**Text to read**
:::::
‘I have the best job in the world’
Academic Senate Chair Ron Gronsky gave up rock ’n’ roll for scholarship
21 January 2004
This is the second part of a Berkeleyan interview with Professor Ron Gronsky, this year’s chair of the Berkeley Division of the Academic Senate. In the first part (Dec. 4, 2003), Gronsky outlined his goals for the year, addressed the implications of the state budget crisis for the university, and spoke frankly of the recent controversy over admissions standards at Berkeley. The full transcript is online.
How did you get involved in a leadership role in the Academic Senate?
What I find attractive about this work is that it allows me to serve in a way that really, fully engages with this campus. I’d served on several Senate committees, but from the chair’s level you see all facets of the campus: the administration, the staff, the alumni, and the students. The service mantra here is very strong, and I appreciate and enjoy that.
It is intense, though. I’ve calculated that Senate business alone involves me in 2.45 meetings per day since I started. This is not my research group, departmental meetings, advising of my undergraduate students — I still do all of that. There are days when it’s non-stop — I’ll have six meetings some days, and they’re not all just an hour long.
You mention the “service mantra” at Berkeley. Yet younger faculty don’t always participate in that culture of involvement. Is being an academic leader a dying art?
:::::
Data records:
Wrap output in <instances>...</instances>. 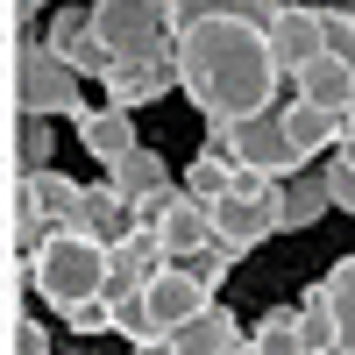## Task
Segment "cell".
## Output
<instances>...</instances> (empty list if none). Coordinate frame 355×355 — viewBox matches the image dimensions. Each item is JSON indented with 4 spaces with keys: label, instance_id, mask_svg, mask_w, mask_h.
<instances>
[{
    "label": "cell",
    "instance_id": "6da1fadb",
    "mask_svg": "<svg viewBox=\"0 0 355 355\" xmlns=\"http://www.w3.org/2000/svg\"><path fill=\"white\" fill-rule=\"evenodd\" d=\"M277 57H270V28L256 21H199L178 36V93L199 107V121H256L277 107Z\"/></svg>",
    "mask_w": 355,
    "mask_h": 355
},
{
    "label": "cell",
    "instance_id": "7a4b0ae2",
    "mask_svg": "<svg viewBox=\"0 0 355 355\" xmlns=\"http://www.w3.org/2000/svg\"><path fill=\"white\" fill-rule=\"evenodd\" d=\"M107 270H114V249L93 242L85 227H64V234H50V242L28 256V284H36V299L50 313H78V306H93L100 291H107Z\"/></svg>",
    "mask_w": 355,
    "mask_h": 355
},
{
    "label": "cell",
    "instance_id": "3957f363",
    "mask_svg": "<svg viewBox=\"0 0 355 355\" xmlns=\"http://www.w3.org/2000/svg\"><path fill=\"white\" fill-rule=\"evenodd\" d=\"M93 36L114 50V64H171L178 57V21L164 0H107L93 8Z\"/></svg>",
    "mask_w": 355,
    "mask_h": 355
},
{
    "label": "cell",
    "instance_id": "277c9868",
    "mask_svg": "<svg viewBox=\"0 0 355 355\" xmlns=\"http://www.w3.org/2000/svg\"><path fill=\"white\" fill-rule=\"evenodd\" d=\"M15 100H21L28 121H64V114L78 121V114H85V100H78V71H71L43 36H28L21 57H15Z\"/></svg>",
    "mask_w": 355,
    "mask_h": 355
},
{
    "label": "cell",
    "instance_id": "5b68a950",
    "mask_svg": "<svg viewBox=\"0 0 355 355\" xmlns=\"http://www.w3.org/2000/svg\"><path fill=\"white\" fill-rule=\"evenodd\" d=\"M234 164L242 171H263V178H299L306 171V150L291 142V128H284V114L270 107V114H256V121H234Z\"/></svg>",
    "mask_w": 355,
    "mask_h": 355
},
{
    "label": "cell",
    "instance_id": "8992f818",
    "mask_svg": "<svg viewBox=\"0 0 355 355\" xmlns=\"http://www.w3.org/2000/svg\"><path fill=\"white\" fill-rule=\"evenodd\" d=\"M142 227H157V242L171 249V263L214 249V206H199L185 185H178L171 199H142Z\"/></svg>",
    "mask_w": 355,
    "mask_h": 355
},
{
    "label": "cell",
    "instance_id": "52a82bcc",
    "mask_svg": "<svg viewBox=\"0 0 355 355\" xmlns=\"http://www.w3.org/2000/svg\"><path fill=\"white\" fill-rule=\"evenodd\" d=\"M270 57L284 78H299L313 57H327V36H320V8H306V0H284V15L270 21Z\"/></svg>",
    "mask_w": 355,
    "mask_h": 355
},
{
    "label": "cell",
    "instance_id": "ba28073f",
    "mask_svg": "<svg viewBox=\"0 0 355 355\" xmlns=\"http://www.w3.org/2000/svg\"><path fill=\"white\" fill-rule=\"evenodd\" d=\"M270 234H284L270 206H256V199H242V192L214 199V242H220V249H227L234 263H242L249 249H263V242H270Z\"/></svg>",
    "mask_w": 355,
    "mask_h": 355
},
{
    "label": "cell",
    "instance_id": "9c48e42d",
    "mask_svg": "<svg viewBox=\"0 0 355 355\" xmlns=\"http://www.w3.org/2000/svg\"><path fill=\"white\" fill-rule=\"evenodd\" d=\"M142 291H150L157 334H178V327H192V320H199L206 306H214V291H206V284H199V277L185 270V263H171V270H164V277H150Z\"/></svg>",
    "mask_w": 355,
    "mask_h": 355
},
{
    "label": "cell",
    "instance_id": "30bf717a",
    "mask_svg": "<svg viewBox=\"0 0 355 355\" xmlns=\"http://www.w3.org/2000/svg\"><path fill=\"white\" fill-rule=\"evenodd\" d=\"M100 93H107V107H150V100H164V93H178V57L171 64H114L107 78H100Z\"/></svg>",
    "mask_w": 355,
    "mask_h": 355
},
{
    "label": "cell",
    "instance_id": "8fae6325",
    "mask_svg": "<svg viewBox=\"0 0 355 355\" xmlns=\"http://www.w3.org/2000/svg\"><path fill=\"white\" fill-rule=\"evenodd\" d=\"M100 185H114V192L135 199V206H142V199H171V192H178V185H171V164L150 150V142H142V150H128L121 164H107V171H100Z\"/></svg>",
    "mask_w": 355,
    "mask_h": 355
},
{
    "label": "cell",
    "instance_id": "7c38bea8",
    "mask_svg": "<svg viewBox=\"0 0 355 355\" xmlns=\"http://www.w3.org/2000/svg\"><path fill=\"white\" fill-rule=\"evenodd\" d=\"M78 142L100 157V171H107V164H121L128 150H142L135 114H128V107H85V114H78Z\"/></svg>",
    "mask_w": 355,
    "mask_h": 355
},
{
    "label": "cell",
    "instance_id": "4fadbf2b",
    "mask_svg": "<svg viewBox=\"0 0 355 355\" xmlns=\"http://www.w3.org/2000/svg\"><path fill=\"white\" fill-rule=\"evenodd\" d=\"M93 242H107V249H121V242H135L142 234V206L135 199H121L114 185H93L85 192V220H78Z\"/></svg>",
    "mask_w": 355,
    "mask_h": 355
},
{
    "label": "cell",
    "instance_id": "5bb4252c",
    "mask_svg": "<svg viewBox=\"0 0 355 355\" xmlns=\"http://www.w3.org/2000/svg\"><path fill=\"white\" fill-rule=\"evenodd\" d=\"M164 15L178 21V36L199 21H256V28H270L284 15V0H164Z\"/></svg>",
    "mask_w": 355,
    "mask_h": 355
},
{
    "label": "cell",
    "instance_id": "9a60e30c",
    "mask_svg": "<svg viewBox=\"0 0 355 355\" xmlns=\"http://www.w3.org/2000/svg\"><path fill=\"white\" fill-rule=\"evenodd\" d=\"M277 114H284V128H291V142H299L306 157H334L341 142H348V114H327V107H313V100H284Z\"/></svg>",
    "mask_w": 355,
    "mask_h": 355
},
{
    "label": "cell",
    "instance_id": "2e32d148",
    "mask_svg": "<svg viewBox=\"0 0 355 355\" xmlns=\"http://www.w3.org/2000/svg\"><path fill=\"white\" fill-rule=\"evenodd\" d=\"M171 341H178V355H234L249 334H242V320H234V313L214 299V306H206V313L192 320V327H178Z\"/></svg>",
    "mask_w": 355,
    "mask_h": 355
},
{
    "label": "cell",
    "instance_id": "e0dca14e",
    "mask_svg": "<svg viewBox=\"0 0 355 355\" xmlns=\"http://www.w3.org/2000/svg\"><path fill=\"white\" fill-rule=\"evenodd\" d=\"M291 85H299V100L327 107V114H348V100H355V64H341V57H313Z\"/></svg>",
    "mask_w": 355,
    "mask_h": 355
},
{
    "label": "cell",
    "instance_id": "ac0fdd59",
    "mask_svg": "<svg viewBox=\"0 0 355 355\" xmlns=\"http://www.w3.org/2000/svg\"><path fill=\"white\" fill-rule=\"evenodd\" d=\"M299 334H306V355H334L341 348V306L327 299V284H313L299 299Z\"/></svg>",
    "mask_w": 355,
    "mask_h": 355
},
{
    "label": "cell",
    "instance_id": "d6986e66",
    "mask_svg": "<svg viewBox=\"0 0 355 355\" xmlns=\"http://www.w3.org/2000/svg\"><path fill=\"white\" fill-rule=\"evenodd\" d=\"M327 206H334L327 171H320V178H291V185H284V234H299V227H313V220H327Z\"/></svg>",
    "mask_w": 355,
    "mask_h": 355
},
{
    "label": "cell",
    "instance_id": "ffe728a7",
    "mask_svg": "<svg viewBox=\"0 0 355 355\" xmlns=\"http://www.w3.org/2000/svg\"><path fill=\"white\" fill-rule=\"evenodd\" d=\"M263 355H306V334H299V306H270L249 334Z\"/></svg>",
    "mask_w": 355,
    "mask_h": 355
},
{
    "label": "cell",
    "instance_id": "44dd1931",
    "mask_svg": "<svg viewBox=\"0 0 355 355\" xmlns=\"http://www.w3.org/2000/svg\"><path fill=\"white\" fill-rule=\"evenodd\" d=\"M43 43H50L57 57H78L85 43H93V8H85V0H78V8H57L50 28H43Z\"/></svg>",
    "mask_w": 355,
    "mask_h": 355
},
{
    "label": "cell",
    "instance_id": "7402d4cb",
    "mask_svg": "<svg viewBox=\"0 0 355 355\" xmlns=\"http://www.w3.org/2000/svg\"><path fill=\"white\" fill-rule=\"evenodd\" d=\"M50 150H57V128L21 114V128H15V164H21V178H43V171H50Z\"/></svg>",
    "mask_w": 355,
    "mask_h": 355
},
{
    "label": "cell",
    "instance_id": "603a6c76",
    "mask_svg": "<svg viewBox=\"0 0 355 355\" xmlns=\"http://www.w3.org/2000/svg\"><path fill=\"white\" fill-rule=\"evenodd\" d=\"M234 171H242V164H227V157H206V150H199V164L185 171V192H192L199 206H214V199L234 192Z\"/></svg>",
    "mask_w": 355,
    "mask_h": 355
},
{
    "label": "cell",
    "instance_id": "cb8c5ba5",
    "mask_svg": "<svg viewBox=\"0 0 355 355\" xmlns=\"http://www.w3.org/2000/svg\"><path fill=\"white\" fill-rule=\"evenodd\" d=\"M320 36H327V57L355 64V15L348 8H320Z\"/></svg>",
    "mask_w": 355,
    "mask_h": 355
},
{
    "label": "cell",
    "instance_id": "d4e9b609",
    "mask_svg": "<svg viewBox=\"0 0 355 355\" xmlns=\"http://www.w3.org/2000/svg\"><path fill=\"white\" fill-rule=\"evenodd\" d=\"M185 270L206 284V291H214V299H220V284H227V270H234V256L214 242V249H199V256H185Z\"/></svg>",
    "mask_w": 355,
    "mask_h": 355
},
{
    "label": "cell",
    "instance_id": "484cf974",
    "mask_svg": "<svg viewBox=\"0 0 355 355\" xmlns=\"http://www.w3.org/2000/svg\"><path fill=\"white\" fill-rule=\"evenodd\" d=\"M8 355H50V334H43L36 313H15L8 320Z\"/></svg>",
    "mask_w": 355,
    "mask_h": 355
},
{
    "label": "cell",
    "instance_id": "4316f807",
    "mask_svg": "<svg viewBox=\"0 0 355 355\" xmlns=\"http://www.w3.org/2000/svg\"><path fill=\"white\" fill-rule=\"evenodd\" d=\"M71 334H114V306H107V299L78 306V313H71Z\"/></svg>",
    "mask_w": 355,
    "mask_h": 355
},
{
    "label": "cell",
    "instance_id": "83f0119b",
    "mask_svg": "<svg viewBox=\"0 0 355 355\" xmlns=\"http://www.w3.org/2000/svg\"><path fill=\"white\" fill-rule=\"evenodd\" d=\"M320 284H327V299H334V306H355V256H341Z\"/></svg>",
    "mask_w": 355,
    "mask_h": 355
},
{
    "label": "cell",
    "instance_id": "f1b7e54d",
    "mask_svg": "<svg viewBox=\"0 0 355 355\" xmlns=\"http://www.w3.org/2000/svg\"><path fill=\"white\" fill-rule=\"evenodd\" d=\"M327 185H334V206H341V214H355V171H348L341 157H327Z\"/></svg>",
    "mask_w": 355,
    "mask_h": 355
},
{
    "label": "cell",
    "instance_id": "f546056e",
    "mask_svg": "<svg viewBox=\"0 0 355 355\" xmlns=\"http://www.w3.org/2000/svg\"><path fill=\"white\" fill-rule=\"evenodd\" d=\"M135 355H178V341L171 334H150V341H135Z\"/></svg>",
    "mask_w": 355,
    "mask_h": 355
:::::
**Directions**
**1.** Transcribe the part of the Gronsky interview that begins at the words "It is intense, though." and stops after "an hour long.".
**2.** Answer these from the Gronsky interview:
(a) On what date did the first part of the interview appear?
(b) How many meetings per day does Gronsky say Senate business alone has involved him in?
(c) What does the subtitle say Gronsky gave up for scholarship?
**3.** Sum up the Gronsky interview in two sentences.

**Answer set**
**1.**
It is intense, though. I’ve calculated that Senate business alone involves me in 2.45 meetings per day since I started. This is not my research group, departmental meetings, advising of my undergraduate students — I still do all of that. There are days when it’s non-stop — I’ll have six meetings some days, and they’re not all just an hour long.

**2.**
(a) Dec. 4, 2003
(b) 2.45
(c) Rock 'n' roll

**3.** In the second part of a Berkeleyan interview, Ron Gronsky, chair of the Berkeley Division of the Academic Senate, says the role appeals to him because it lets him serve in a way that fully engages with the campus and shows him all of its facets. He calls the work intense, with an average of 2.45 Senate meetings a day on top of his research group, departmental meetings, and advising of undergraduate students.